Per Martia le violenze non si estingueranno con la fine del matrimonio col Guarnieri, ma proseguiranno, anche più atroci, cosicché la protagonista del romanzo si trova intrappolata in una palude, conscia dell’impossibilità di uscirne, come l’esclusa di pirandelliana memoria, ma indomita nel ricercare il bello anche dove del bello non si indovina neppure l’ombra di un mellino. La vita non avrà compassione della sua tenacia e, nel prosieguo del volume, la donna arriverà a essere accusata del crimine più atroce: l’uccisione del consorte.
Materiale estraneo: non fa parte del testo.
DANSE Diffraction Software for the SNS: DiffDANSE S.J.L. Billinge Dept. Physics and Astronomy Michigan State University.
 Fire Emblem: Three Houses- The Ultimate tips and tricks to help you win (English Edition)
Nel corso della narrazione, quando la verità verrà via via disvelata grazie alla voce di della Carrettola, Martia assurgerà a una eroina della dignità contro le nefandezze, i soprusi e i dolori di una vita non vissuta, sacrificata sull’altare di una società malvagia.
Ne esce fuori un romanzo storico feroce e profondo, dedicato “all’immenso coraggio delle donne”, scritto con una prosa elegante e ricercata. Ne La vera storia di Martia Basile, Maurizio Ponticello, già autore di numerosi libri su Napoli e presidente dell’associazione di giallisti Napolinoir, realizza un’opera che dà dignità, a distanza di quattrocento anni, a una donna la cui faccia, tra distorsioni e censure, è stata cancellata dalla storia. Un’autentica damnatio memoriae che ha portato, nel corso dei secoli, a immaginare la tragica storia della donna come una storia di fantasia che ora viene ricondotta sul piano della storia vera da Maurizio Ponticello.